I won't lie, it took us several minutes to find our place in town and to locate where this walking tour was leading us, but eventually we did. During the tour we wandered past ponds, huge colorful Hindu statues, old historic libraries, beautiful golden Buddhist temples, monks in rich, red robes, children at play at a very resourceful-looking pingpong table and finally to a most appealing looking lunch stop.
We dined on organic avocado salads, creamy hummus with pita, mezze plates, and an ice cold bottle of chardonnay. Our inner California nature was finally at peace with this meal.
It seemed we enjoyed ourselves so much that before long we realized it was time to meet our driver. We paid up and stepped outside, and it didn't take us long to realize something had developed during our lunch time-warp. A rather large festival had gathered and we were stuck smack dab in the middle of it, with no van driver in sight. It appeared that due to the festival, automobiles were not being allowed into the town. (This might have something to do with the ticket lady?!)
We walked to the edge of town and found a local establishment to make a call to our driver. As it turns out he was on the other side of town and we would therefore need to make the trek through the festival to meet him… and so we did.
We met him a good 30 minutes later and were relieved to jump in the van and make tracks back to Kathmandu. Being the good tourists that we are, we had our driver drop us at Durbar Square in the middle of town, with hopes to get some nice shots as the sun sank behind the red painted buildings. As luck would have it, they too were charging to walk through the square. This time, it was about $6.50 per person, but we were still not having it. We skirted the booth officials and managed to get a few quality shots of the square, but in the process lost track of our path back to our hotel.
By this point the ladies were good and ready to end the day of walking and to take in sunset on the rooftop of the Royal Penguin Hotel, the men were a bit more ambitious; or more correctly a bit more stubborn. The ladies piled into the next cab we saw and bid farewell and good luck to the fellas as we pulled into traffic. The drive back took nearly 20 minutes as our driver seemed lost, couldn't speak English or read a map. We finally pulled up to the hotel and were greeted by two large, smug smiles on the balcony of our rooms overlooking the street. Attempting to have us believe they made it back on their own accord, Adrian and Bryan soon admitted that they, in fact, took a bicycle rickshaw.

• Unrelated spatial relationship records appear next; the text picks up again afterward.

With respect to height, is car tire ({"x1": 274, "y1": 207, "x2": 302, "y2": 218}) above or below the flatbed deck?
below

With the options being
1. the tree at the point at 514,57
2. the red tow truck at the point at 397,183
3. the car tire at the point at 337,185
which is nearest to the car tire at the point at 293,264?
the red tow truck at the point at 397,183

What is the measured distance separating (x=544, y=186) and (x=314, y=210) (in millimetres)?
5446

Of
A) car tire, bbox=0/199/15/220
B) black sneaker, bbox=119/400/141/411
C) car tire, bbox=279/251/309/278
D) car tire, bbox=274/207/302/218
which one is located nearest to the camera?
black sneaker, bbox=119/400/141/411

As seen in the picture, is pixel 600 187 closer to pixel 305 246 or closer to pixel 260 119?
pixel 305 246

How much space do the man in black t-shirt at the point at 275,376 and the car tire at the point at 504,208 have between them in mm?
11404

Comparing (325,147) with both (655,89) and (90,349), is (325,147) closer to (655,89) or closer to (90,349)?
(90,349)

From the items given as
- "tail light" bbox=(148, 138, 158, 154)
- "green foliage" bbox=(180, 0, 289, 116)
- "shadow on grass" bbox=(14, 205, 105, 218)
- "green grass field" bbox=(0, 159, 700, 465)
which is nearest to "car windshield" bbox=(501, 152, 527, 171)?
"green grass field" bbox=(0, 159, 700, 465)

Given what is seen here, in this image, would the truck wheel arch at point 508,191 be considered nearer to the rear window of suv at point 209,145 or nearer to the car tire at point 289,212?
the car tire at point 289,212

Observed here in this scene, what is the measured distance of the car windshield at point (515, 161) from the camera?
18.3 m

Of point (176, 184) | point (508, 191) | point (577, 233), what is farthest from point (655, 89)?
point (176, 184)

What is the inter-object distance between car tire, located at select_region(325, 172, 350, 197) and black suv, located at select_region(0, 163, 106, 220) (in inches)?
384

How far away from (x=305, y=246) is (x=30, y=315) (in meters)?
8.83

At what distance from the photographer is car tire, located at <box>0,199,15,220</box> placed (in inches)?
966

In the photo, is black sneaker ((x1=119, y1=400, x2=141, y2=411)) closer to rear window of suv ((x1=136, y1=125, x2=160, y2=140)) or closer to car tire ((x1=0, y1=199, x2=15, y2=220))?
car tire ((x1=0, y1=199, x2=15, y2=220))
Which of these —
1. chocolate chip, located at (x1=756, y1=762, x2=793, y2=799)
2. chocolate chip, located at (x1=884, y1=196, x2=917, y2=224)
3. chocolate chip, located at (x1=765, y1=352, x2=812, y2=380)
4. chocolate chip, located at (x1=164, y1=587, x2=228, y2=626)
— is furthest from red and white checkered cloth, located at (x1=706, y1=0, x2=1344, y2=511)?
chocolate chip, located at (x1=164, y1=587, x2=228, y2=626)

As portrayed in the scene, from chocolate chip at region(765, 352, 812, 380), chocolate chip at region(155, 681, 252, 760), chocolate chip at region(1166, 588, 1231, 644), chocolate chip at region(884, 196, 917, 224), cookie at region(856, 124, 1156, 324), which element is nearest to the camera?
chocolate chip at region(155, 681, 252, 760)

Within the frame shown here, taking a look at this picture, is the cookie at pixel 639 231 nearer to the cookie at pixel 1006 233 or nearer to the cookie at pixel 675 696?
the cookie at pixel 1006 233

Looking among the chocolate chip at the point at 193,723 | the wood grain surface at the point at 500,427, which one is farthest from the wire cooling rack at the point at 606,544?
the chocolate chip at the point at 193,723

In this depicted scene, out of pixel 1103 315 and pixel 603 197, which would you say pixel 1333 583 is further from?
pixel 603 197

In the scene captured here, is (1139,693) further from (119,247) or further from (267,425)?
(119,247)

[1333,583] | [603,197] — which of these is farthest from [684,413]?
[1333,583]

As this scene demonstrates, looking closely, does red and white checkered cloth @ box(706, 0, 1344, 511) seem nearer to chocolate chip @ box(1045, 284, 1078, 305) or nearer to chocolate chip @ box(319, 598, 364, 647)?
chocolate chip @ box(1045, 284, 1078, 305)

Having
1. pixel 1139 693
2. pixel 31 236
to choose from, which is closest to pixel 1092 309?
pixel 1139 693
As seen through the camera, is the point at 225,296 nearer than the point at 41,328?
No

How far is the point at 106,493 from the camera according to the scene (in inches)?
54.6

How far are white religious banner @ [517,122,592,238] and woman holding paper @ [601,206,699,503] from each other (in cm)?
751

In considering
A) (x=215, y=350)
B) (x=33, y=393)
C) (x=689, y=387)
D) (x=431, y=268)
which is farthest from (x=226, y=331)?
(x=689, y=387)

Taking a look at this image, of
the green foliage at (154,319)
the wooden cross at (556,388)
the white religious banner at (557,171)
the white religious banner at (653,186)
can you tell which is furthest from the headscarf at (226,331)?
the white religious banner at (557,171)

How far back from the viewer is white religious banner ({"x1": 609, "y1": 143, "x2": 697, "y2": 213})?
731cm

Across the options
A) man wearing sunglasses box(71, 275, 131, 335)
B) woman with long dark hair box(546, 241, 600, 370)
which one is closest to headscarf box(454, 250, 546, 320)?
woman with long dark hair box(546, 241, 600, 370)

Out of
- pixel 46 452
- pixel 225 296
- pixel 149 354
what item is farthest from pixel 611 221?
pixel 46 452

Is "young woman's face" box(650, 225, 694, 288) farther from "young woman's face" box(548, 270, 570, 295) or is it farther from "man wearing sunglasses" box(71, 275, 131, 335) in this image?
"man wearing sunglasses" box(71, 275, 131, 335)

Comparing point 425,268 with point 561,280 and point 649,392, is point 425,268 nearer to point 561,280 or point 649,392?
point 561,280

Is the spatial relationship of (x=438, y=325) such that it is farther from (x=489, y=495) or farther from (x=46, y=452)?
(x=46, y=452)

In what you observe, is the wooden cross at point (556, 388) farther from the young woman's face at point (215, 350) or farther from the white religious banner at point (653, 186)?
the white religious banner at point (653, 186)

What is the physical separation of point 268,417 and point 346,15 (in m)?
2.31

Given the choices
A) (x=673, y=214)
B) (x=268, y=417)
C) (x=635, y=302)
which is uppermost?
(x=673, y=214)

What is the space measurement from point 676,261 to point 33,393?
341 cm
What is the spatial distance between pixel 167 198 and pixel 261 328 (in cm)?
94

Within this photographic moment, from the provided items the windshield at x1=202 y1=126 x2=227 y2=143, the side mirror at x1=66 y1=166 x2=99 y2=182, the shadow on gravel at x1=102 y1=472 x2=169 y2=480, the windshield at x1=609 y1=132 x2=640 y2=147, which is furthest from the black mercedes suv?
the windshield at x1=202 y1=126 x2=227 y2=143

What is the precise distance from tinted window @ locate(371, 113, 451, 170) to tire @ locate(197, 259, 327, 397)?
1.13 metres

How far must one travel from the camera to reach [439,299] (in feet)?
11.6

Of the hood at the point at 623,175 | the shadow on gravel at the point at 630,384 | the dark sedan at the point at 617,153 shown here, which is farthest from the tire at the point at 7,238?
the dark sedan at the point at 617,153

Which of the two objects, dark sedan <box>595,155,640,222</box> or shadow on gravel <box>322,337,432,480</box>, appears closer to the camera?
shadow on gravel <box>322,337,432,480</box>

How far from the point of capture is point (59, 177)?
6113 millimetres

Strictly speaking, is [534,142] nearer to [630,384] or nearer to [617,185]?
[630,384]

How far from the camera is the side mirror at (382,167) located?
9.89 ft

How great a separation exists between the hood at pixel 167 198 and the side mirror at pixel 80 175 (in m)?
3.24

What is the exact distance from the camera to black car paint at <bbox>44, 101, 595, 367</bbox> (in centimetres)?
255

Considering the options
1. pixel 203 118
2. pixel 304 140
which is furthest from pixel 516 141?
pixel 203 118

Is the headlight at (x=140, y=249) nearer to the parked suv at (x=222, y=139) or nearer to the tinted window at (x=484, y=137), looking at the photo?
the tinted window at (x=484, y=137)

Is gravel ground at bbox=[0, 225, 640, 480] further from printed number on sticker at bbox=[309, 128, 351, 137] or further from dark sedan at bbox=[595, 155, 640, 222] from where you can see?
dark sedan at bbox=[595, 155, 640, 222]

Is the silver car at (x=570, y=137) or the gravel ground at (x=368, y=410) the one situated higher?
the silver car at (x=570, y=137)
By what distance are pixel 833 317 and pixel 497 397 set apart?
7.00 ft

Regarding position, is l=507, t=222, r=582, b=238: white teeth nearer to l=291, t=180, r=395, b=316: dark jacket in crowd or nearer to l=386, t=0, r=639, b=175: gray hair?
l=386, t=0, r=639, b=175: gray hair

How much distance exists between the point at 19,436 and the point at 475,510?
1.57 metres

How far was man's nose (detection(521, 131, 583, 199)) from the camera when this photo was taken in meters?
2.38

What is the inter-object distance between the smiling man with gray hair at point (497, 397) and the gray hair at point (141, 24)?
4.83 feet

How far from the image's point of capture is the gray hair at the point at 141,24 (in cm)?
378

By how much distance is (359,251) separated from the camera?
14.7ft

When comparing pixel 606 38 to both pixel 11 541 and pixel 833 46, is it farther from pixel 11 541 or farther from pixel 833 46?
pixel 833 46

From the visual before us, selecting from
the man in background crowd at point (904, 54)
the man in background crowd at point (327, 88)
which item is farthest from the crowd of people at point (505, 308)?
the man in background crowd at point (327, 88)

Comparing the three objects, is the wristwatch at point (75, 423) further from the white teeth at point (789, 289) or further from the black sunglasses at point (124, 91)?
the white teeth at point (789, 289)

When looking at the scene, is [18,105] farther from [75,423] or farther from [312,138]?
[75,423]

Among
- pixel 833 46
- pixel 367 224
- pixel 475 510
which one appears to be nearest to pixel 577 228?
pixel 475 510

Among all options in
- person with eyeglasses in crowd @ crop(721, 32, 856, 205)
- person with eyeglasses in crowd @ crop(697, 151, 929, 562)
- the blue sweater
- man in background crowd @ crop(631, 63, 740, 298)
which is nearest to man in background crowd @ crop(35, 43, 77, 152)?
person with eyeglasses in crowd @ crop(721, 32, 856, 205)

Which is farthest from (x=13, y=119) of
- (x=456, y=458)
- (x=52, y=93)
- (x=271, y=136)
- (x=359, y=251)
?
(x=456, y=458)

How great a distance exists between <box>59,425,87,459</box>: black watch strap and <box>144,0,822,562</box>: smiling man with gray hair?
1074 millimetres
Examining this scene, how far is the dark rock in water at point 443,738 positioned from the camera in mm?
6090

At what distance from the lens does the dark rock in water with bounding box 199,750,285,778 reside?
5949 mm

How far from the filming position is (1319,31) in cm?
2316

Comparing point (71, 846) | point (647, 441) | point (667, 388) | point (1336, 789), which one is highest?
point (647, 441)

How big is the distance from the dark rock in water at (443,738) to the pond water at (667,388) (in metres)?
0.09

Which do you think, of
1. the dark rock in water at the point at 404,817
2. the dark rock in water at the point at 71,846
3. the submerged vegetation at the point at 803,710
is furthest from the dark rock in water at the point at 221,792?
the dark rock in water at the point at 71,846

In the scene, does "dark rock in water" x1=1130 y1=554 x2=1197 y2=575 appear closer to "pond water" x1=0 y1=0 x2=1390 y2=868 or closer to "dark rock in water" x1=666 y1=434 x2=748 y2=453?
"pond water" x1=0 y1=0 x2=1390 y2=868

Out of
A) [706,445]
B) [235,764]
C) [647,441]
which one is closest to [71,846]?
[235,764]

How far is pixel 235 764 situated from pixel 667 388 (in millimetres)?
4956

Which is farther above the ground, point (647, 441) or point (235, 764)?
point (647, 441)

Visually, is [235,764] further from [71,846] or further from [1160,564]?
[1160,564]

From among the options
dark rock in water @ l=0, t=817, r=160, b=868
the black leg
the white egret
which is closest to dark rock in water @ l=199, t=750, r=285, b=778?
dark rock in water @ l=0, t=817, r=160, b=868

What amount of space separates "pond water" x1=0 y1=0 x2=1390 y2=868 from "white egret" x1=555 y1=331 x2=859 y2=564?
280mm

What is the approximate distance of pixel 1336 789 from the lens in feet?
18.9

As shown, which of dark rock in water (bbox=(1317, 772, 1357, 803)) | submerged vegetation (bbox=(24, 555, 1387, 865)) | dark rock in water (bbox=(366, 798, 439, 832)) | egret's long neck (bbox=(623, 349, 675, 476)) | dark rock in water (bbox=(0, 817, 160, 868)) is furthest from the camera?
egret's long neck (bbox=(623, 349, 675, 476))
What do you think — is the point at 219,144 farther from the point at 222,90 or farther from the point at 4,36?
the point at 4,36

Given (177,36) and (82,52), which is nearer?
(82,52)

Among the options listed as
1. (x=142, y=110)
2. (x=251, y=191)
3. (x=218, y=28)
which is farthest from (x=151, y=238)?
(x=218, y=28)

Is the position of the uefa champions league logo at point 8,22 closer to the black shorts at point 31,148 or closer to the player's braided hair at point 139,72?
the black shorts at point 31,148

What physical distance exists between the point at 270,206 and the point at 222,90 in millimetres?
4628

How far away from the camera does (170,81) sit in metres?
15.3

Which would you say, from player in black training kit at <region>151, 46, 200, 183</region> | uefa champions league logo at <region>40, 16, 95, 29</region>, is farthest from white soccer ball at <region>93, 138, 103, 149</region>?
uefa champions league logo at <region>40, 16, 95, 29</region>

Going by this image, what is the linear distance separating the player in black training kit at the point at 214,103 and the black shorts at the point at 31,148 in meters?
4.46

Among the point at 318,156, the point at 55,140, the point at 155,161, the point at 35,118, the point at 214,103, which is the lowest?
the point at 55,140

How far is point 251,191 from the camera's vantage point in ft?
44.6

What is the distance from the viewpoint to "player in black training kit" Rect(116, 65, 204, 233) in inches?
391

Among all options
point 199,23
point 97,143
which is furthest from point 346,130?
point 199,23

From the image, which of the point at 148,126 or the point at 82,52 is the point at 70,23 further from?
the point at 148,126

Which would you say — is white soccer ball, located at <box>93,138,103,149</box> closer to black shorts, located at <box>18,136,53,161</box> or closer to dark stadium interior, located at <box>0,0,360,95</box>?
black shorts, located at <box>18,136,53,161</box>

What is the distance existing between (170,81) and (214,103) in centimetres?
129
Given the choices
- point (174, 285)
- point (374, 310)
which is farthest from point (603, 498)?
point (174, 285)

In any case they were there, we were there, and beers were necessary.
We went up to the rooftop, opened one of the fine reds Selma brought from Wisconsin and hung out until our hungry tummies demanded they be attended to. We found a recommendation for a great momo spot, called Yangling, in the tourist area of Thamel. We got ready and headed out. We found the place with little effort and pulled up some chairs and popped open a few frosty Everests. Hungry and interested in this new found dish, we ordered just about every option on the menu. We proceeded to eat to our hearts content, cashing 60 momos between the 6 of us… Good Showing!
When we couldn't conceive of another bite, we paid our bill and made the journey back to the hotel stopping to pick up a few essentials for the ride out to Pokhara the following day. It was to bed early for a breakfast in the morning and long, grueling 6 hour van ride. We had just scratched the surface of what Kathmandu had to offer, but luckily we would be back for another stint in roughly 10 days.
Until then, the adventure continues!